Spatial relation rows
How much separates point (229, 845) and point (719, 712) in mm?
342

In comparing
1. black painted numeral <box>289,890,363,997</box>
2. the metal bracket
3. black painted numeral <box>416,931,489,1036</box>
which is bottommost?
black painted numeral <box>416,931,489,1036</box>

- [Work to be completed] Return each of the rows above verbatim, line for line, with nothing left out.

- [Output of the exercise]
How much separates point (229, 845) and point (719, 712) in mm?
342

In comparing
1. black painted numeral <box>289,890,363,997</box>
2. the metal bracket
3. black painted numeral <box>416,931,489,1036</box>
which is bottommost?
black painted numeral <box>416,931,489,1036</box>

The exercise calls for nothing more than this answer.